Had to create an account to post about Divine Getaways. I have never been interested in a timeshare but this deal seemed to be too good to be true ("wholesale" discount travel to anywhere).

I did buy a package with Divine Getaways after the presentation in Embassy Suites, San Rafael, CA. But I quickly realized it was a scam.  I was still within the 3 day cancel period so I did just that.  Thank goodness!  Divine Getaways, also My Divine Getaways, is a distributor for Reservation Services International, also a scam, and the 1800 number they provide to book is 1-888-269-6511.  I got a postcard for an 8 day 7 night free cruise which I would receive after a 90 min seminar.  Reservation Services International is supposed to be a wholesale travel center offering steep discounts.  The cancel period is 3 days, but it takes 7 days to gain access to the website.  Any consumer should back out of something they can't try before the cancellation period expires.  

Did some digging and found 10+ websites that looked exactly like divinegetaways.com.  (Ie. http://cozysoft[dot]us, http://abconcepts[dot]info, http://www.traveltbc[dot]com, http://www.platinumrewardstravel[dot]com, http://www.totalaccessvacations[dot]com, http://islandlifestyle[dot]net, http://www.travelmilehigh[dot]com to name a few)

Other boards with similar threads to similar operations: http://www.disboards.com/showthread.php?t=2319016,
http://www.tripadvisor.com/ShowTopi...l_Escapes_Austin_Texas-San_Antonio_Texas.html, http://800notes.com/Phone.aspx/1-800-813-6994/5, http://www.timeshareforums.com/forums/wyndham-fairfield-resorts/116333-rescind-rsi.html, http://www.tripadvisor.com/ShowTopi...l_Escapes_Austin_Texas-San_Antonio_Texas.html

I'm confused as to why 2 posters with verified accounts on www.timeshareforums.com say that RSI is a solid company with good deals.

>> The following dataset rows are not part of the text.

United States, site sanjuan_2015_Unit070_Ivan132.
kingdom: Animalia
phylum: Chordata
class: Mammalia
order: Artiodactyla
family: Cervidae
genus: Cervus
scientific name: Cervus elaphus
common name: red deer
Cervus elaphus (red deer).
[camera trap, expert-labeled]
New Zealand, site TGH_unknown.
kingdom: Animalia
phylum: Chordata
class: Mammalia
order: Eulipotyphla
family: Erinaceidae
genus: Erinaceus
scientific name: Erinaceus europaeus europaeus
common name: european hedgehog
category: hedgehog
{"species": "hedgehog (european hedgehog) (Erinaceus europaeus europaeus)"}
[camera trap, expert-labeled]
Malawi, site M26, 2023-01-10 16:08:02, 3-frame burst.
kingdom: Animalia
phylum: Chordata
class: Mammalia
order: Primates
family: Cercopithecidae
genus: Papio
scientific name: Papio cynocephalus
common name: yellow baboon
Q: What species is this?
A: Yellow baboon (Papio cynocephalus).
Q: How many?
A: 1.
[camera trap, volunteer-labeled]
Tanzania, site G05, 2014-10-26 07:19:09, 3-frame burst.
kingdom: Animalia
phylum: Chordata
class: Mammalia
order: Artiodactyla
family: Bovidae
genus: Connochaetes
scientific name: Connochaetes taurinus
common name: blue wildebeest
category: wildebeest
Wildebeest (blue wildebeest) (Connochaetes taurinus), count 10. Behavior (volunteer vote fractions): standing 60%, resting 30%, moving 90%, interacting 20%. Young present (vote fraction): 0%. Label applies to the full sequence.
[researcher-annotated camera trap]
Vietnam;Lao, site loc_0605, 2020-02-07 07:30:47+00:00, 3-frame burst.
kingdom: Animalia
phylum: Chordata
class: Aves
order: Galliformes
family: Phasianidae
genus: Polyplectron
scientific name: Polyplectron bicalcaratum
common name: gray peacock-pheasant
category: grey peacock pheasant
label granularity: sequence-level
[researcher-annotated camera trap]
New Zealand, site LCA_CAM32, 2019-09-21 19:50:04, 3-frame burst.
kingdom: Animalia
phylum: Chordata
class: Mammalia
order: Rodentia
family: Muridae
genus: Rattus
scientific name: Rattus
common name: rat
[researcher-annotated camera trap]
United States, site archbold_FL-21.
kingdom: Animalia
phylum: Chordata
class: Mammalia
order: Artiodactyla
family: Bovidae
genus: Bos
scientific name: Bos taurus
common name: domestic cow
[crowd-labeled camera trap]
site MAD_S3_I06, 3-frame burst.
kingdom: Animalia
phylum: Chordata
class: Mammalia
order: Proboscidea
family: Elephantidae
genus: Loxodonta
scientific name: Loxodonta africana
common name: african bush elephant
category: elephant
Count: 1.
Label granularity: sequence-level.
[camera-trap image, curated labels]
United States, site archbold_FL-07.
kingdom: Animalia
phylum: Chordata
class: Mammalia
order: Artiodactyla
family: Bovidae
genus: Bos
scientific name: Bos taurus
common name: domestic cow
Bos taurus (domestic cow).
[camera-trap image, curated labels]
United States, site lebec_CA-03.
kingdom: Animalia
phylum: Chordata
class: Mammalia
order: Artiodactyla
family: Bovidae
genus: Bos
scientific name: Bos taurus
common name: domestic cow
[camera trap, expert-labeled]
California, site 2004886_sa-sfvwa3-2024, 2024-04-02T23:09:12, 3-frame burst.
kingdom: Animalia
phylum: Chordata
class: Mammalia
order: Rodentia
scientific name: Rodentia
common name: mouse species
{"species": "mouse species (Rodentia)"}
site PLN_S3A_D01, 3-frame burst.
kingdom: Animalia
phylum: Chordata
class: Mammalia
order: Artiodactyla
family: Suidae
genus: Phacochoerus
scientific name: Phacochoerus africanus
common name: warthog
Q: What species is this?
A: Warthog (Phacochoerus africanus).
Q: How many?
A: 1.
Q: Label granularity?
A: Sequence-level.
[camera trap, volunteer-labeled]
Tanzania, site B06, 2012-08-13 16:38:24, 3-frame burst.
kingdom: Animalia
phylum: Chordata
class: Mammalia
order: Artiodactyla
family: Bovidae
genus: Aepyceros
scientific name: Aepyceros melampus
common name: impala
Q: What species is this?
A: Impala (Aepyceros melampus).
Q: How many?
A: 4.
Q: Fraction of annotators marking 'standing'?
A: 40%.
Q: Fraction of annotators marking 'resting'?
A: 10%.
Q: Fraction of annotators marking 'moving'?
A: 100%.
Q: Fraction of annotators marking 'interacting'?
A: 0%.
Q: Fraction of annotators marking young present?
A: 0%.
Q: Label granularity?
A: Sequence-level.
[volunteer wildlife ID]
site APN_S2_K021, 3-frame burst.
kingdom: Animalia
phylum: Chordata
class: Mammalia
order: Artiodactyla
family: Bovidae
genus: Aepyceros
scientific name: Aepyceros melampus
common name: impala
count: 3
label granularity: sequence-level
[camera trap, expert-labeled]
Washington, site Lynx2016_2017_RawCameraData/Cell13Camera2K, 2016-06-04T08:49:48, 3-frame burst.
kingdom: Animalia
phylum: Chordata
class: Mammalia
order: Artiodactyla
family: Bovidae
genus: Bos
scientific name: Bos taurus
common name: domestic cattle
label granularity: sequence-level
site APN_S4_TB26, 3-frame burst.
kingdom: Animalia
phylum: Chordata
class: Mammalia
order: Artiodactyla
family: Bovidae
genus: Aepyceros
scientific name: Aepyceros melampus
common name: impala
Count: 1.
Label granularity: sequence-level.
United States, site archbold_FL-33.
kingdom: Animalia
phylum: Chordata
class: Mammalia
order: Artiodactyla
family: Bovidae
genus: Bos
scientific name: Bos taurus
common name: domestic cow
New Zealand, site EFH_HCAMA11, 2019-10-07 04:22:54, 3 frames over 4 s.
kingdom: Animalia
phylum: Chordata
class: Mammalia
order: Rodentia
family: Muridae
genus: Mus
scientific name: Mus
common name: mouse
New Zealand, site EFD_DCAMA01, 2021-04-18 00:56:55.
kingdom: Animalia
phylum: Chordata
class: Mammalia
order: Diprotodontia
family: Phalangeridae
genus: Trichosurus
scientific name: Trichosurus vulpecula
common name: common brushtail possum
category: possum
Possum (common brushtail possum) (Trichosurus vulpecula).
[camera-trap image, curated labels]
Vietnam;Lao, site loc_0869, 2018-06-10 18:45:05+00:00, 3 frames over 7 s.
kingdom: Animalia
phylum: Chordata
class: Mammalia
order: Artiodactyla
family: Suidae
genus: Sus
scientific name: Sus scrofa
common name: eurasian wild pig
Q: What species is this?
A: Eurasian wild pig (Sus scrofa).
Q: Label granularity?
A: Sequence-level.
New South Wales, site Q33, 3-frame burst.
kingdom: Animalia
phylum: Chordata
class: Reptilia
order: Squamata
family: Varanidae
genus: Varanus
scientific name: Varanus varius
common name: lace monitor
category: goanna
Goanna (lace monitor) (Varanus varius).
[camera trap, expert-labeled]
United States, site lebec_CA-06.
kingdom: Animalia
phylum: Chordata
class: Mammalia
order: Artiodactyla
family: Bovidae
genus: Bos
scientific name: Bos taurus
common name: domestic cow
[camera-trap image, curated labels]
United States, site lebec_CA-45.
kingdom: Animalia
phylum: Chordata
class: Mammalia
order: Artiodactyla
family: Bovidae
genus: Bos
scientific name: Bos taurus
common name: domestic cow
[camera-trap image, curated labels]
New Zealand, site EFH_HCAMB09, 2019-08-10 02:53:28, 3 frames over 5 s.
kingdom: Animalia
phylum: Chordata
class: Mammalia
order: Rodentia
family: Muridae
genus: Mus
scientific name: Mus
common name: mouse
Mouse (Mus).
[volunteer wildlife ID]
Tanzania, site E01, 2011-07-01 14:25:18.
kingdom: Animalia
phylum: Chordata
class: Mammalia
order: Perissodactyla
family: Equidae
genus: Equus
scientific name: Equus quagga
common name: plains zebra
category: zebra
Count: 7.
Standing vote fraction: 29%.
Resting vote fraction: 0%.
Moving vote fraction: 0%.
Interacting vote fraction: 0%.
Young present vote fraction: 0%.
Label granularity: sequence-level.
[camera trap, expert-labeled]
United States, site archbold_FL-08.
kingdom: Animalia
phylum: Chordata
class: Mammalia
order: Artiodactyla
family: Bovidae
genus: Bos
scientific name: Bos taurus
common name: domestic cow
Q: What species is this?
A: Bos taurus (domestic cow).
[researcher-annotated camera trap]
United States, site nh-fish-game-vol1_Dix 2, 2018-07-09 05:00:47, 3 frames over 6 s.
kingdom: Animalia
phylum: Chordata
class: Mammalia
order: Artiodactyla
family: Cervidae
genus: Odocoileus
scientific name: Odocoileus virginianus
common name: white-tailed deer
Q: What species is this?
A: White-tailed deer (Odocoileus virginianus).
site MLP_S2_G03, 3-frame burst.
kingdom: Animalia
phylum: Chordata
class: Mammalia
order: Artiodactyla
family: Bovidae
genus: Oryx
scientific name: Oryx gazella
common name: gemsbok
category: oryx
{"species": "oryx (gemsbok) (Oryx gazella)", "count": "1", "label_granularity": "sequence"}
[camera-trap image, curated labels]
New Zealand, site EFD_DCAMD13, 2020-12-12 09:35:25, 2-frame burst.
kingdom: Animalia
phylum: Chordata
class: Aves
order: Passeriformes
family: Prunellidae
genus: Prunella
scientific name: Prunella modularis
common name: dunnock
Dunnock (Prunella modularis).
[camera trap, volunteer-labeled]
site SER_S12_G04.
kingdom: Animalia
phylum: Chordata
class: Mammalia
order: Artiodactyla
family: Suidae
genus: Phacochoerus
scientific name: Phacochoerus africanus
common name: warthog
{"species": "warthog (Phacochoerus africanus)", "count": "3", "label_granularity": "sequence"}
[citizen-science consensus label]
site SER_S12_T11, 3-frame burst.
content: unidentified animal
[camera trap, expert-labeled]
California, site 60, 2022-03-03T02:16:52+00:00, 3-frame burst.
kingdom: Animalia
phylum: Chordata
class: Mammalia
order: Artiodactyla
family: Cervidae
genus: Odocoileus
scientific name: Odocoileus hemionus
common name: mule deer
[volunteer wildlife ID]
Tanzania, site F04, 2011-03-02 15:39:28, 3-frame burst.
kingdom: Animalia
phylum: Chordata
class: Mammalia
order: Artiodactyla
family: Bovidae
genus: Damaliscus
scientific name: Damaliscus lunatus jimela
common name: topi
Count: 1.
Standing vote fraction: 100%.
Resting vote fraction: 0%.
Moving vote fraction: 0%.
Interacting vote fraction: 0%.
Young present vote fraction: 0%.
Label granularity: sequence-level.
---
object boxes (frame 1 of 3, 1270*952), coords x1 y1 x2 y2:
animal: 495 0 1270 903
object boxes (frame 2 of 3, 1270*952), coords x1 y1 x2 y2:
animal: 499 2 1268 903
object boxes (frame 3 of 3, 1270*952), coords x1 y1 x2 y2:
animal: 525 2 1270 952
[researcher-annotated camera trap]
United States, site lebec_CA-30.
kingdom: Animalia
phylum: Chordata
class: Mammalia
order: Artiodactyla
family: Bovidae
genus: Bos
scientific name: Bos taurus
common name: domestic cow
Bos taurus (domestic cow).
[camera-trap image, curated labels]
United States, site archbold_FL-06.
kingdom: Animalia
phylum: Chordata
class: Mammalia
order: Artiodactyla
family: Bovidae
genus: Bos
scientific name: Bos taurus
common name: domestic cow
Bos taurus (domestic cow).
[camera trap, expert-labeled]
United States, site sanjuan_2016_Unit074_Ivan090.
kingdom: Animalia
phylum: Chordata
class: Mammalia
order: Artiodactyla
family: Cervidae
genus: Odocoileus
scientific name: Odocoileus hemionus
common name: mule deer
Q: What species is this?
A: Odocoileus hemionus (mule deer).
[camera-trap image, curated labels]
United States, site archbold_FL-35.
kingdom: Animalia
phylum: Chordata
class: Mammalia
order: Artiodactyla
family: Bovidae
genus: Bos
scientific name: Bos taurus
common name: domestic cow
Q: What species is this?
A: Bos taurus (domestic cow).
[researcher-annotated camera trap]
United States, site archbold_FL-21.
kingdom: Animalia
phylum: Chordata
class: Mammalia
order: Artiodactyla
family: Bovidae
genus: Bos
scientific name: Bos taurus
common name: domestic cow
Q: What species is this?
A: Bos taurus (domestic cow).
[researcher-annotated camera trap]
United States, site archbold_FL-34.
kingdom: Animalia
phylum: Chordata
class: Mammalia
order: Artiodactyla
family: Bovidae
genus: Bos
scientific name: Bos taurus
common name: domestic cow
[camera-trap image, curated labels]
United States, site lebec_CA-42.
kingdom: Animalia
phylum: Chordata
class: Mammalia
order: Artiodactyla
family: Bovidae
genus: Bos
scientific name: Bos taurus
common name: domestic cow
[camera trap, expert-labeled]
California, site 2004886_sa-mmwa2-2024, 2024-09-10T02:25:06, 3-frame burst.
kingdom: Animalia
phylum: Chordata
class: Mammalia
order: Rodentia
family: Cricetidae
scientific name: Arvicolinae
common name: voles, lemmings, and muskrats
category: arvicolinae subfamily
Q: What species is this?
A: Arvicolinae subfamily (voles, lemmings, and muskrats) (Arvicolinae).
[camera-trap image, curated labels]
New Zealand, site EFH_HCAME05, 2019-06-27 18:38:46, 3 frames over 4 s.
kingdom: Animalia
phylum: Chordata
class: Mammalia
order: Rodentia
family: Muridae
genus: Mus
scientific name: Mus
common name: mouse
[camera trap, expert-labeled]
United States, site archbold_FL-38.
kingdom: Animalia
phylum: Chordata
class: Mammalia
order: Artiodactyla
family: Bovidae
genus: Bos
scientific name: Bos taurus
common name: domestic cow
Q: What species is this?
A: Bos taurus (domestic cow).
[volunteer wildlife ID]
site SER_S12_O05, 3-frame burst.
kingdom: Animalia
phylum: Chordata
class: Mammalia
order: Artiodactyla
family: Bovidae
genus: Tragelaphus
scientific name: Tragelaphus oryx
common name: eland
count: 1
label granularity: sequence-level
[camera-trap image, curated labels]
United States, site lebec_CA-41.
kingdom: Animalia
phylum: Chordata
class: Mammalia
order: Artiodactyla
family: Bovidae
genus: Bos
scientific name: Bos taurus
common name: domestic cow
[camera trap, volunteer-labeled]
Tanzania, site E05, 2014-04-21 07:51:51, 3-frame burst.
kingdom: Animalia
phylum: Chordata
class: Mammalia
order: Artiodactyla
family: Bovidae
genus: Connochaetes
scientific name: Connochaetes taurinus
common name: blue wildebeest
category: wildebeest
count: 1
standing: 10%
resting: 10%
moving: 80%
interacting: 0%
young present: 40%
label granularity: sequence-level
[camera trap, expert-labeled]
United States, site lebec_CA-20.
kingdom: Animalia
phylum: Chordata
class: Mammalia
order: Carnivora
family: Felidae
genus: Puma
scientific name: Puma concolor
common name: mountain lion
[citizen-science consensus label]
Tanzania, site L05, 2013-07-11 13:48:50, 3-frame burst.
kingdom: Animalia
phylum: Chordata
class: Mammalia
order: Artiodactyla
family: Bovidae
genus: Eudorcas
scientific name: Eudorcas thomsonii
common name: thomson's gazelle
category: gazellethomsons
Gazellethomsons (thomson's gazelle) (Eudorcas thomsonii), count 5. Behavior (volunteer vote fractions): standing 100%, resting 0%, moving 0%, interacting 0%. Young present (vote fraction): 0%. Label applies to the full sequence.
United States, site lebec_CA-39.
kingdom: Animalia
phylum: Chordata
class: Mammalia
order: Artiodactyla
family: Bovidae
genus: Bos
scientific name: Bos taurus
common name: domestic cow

I've only been able to find 2-3 people on the web to vouch for the validity of RSI's wholesale travel discount services and the number of fraud claims far outweighs the positive reviews. 

From what I can tell, RSI is a call center and the sales groups ARE an arm of RSI, not separate operations. The sales group tour the country under different aliases claiming to distribute licenses to access RSI or whatever other wholesale company (like in this article: http://www.washingtonpost.com/wp-dyn/content/article/2008/05/16/AR2008051601584.html).

Good news for me, however, the same Leslie D. Lenel from the above Washington Post article, claiming to be the Director of Administration of Divine Getaways, did indeed honor my cancellation. My card was pending a charge to a Paradise Escape Falls, which is probably another entity by Divine Getaways or Reservation Services International. All in all, a good lesson to learn and some tips from the scam industry. They sure do work hard on their craft of selling absolutely nothing or just promises of discounts. And at least the sales people and personnel were cordial.

[_I modified the links to the suspected scam sites to keep web bot searches from counting them and boosting their web search rankings._  - Makai Guy, BBS Administrator]


----------



## tjones123 (Jun 24, 2011)

any idea how to cancel my membership, and get my money back??


----------



## tjones123 (Jun 24, 2011)

any idea who I can contact to try to get a refund?


----------